Цель задания> Воспроизведите дословно отрывок из текста о споре сторонников демократии и авторитаризма, начиная со слов «В то же время применительно» и заканчивая словами «достижений западных стран.».

Фрагмент документа>
______________________________

В то же время применительно к оценке внутренних механизмов и перспектив развития традиционных государств (и на основе сложив­шихся реалий) снова разгорелся спор сторонников демократии и ав­торитаризма. Приверженцы либеральных позиций стали рассматри­вать демократию уже не как цель, а как непременное условие осуще­ствления переходных преобразований. Обосновывая позитивность ориентации на демократию и ее последовательного развития, они ссылаются на тот факт, что в середине 90-х гг. из 24 государств с наиболее высокими среднедушевыми доходами 20 были демократи­ческими государствами. Факторами усиления демократических целей развития они считают и кризис легитимности авторитарных систем, беспрецедентный рост мировой экономики в 60-80-х гг., окончание «холодной войны» и проигрыш в ней тоталитарных государств, а также несомненный авторитет экономических и социальных достижений западных стран.

По мнению сторонников либеральных преобразований, в любых переходных условиях рост экономического развития формирует у лю­дей новые ценности, которые, в конечном счете, так или иначе эво­люционируют к демократическим принципам и идеалам. Эту же пер­спективу отражают и такие факты, как повышение уровня образова­ния населения, развитие мирового рынка торговли, укрепление в обществе позиций средних слоев, политика международных инсти­тутов. Решение же тех проблем, которые возникают в связи с необходимостью конкретных структурных преобразований, относилось ими к качеству элитарных слоев, овладению ими консенсусными техно­логиями и к процессу формирования политической воли, т.е. тех про­блем, которые решаются за счет отбора соответствующих руководи­телей.

В то же время, оставаясь реалистами, они признавали наличие не столько авторитарных тенденций, сколько «искушений», которые вызываются объективными обстоятельствами (но которые могут быть устранены чисто субъективными методами). Как пишет, например, А. Пшеворский, «шум несогласных голосов, задержки, вызываемые обязательствами следовать процедурам, ...неотвратимо порождают не­терпение и нетерпимость в среде сторонников реформ. Сомнения, противодействия, настаивание на процедурах кажутся им симптома­ми иррациональности». Поэтому они «...обнаруживают склонность вести дело вопреки народному сопротивлению: ...подавить гласность, чтобы продолжать перестройку. А с другой стороны, поскольку бед­ствия сохраняются, доверие исчезает, управление кажется все менее компетентным, постольку рождается соблазн... сделать все прямоли­нейно, одним броском, прекратить перебранку, заменить политику администрированием, анархию дисциплиной, делать все рациональ­но...» (Prwvorski A. Democracy and the Market. Political and Economic Reform in Eastern Europe and Latin America. N.Y., 1997. P. 187, 94).

______________________________

Записанные данные:

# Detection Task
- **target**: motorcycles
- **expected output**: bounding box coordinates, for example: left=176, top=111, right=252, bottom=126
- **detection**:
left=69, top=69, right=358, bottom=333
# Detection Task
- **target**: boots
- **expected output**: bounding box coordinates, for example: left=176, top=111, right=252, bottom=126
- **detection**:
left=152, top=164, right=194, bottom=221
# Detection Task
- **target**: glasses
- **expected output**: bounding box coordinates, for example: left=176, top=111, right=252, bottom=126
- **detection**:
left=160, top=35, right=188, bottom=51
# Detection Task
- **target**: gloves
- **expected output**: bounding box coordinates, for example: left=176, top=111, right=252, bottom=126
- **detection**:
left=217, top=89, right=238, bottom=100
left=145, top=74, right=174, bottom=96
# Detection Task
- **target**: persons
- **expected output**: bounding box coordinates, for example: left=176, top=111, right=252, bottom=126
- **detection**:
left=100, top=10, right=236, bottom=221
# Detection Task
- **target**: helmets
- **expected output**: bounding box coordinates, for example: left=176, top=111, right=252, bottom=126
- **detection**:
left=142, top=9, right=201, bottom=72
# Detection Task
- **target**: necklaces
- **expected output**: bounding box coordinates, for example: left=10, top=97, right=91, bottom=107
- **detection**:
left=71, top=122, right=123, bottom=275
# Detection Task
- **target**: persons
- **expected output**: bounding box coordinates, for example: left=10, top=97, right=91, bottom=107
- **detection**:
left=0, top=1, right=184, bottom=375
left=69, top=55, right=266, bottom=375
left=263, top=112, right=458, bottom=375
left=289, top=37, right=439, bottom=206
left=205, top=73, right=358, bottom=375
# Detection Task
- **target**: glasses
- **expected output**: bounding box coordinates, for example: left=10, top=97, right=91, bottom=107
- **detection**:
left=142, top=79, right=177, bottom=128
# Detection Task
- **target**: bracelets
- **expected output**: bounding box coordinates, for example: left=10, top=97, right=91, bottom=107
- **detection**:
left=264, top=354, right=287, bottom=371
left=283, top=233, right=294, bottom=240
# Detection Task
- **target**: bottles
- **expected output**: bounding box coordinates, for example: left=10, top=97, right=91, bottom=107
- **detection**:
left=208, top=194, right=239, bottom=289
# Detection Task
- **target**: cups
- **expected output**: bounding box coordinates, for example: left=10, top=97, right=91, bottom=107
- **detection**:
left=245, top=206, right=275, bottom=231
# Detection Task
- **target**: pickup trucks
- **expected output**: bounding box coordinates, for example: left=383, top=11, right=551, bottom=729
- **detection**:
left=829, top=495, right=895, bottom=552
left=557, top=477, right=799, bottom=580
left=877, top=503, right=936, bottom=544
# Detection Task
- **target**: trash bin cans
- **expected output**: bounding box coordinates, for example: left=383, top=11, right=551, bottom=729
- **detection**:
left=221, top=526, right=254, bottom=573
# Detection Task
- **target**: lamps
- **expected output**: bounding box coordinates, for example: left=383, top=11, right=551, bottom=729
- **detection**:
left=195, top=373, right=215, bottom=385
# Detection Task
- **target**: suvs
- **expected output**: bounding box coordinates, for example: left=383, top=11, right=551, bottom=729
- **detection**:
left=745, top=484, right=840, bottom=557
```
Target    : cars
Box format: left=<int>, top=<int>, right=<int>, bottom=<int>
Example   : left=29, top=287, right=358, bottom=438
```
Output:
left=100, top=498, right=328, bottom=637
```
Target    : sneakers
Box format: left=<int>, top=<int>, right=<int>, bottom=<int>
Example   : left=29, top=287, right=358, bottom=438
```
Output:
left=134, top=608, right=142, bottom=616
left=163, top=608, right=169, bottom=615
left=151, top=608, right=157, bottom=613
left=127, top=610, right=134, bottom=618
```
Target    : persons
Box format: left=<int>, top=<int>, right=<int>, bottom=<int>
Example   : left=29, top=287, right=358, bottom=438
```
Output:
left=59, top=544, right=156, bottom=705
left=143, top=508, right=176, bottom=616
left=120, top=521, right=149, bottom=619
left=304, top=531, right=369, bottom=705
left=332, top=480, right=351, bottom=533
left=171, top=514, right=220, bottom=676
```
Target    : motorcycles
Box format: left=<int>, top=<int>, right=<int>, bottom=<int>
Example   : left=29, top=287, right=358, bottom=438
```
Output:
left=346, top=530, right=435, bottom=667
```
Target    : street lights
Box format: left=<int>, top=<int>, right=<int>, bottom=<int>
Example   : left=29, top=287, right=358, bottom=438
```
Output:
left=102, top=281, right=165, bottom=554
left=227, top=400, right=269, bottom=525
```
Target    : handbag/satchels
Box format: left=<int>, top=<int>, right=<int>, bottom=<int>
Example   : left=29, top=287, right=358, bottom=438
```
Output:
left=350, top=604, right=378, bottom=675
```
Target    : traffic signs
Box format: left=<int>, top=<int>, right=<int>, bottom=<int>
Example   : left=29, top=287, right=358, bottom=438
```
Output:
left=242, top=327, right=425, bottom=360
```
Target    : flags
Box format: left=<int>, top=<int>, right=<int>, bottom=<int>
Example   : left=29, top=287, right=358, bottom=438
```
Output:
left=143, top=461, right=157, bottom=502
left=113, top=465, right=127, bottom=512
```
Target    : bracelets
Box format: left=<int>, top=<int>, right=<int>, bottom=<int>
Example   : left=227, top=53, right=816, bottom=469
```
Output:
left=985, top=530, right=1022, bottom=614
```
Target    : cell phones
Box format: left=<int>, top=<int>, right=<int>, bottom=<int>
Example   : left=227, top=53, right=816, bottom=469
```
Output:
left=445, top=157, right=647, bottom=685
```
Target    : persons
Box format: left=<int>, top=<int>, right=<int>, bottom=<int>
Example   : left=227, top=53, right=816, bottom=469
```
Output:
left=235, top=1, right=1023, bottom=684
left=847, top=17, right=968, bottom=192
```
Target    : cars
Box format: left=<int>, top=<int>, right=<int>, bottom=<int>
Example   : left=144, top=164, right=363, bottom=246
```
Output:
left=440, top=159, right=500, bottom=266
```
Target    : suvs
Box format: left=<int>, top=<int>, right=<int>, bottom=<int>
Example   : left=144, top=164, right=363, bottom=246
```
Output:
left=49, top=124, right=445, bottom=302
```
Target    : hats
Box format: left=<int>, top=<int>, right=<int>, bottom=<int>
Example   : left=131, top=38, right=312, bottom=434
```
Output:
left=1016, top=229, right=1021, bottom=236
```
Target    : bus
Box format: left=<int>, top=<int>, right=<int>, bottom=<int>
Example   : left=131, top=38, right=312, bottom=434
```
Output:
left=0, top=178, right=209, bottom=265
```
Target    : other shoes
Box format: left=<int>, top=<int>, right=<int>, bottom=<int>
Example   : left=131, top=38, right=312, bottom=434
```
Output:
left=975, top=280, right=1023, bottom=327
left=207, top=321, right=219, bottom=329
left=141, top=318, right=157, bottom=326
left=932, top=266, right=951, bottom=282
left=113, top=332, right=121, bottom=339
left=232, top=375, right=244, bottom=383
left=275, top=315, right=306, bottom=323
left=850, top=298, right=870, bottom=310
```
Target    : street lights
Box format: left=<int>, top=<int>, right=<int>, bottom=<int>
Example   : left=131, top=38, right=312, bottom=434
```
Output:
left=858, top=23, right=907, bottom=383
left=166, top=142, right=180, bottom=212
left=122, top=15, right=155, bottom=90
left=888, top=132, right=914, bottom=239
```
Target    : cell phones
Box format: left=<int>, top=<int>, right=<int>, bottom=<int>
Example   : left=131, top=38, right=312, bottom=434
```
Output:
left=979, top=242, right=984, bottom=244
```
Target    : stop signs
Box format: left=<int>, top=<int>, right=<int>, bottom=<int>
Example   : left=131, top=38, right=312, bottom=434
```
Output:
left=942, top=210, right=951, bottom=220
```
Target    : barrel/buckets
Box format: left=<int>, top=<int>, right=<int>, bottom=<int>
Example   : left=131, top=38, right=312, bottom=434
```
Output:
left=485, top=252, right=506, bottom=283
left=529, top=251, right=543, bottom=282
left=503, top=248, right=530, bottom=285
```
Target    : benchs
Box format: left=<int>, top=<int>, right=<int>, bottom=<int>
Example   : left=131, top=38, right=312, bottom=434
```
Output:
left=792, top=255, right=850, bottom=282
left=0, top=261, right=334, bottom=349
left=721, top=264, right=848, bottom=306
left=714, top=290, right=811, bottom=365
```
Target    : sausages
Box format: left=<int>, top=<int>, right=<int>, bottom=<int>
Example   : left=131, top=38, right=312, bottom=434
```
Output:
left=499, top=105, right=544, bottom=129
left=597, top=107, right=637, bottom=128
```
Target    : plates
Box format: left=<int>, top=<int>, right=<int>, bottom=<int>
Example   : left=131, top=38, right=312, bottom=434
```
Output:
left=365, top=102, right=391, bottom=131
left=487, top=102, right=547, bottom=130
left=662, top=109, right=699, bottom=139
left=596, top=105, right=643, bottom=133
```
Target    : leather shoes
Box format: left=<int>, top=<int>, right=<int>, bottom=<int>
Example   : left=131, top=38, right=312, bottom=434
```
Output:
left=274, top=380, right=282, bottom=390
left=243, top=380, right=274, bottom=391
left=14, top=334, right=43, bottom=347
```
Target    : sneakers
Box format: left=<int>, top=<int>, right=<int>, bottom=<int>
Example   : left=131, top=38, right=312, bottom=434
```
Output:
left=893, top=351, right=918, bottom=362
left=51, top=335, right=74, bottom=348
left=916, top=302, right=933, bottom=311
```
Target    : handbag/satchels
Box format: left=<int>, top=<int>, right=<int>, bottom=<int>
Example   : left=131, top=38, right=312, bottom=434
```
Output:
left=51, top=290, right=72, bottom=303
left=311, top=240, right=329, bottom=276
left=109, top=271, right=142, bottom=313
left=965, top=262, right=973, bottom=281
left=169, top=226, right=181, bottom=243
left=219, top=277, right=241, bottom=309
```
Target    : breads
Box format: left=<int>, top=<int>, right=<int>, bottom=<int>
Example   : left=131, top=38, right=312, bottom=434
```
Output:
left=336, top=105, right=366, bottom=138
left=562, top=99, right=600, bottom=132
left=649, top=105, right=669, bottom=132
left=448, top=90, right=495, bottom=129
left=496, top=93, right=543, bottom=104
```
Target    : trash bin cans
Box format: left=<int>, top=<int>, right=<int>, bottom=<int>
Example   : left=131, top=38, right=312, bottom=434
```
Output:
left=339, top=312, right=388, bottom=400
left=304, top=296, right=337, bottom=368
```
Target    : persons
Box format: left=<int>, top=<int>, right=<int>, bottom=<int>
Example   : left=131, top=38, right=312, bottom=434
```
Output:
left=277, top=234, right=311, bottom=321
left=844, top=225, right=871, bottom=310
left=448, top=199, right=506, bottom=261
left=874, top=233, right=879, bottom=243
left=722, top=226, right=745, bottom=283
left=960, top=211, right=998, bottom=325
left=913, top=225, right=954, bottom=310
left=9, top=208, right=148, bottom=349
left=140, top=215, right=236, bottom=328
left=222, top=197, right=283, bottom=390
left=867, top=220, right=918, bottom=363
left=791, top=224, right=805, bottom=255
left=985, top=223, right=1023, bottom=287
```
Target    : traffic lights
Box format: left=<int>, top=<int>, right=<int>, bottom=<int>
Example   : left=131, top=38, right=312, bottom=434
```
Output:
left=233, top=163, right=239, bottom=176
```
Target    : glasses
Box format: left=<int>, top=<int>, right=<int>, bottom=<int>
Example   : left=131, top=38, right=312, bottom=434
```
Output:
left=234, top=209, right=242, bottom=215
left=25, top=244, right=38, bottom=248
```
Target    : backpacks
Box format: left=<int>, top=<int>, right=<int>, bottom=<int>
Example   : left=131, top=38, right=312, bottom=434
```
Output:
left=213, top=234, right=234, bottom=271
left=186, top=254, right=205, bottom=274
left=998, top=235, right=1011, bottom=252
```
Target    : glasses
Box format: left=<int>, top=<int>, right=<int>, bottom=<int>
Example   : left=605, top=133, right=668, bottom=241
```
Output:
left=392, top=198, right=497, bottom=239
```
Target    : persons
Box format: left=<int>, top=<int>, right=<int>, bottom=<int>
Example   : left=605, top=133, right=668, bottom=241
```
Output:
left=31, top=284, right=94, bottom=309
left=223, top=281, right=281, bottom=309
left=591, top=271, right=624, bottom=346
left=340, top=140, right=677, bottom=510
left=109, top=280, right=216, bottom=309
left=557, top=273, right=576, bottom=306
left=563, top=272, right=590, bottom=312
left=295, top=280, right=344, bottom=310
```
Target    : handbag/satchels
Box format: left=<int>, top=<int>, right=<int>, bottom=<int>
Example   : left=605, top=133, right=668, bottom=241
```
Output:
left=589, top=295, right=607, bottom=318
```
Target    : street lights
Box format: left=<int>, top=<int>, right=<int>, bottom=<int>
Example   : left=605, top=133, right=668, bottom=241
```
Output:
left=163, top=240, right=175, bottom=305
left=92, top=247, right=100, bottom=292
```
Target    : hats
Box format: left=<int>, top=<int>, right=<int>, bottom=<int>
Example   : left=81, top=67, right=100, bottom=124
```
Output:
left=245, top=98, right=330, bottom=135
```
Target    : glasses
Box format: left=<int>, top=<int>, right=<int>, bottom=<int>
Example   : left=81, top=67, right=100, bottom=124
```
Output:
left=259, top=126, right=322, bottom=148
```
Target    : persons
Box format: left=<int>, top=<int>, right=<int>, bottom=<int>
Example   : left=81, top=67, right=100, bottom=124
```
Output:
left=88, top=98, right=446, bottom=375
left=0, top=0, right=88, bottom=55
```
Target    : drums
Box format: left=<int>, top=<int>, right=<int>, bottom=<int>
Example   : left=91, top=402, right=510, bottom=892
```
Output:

______________________________

Поле для ответа>
В то же время применительно к оценке внутренних механизмов и перспектив развития традиционных государств (и на основе сложив­шихся реалий) снова разгорелся спор сторонников демократии и ав­торитаризма. Приверженцы либеральных позиций стали рассматри­вать демократию уже не как цель, а как непременное условие осуще­ствления переходных преобразований. Обосновывая позитивность ориентации на демократию и ее последовательного развития, они ссылаются на тот факт, что в середине 90-х гг. из 24 государств с наиболее высокими среднедушевыми доходами 20 были демократи­ческими государствами. Факторами усиления демократических целей развития они считают и кризис легитимности авторитарных систем, беспрецедентный рост мировой экономики в 60-80-х гг., окончание «холодной войны» и проигрыш в ней тоталитарных государств, а также несомненный авторитет экономических и социальных достижений западных стран.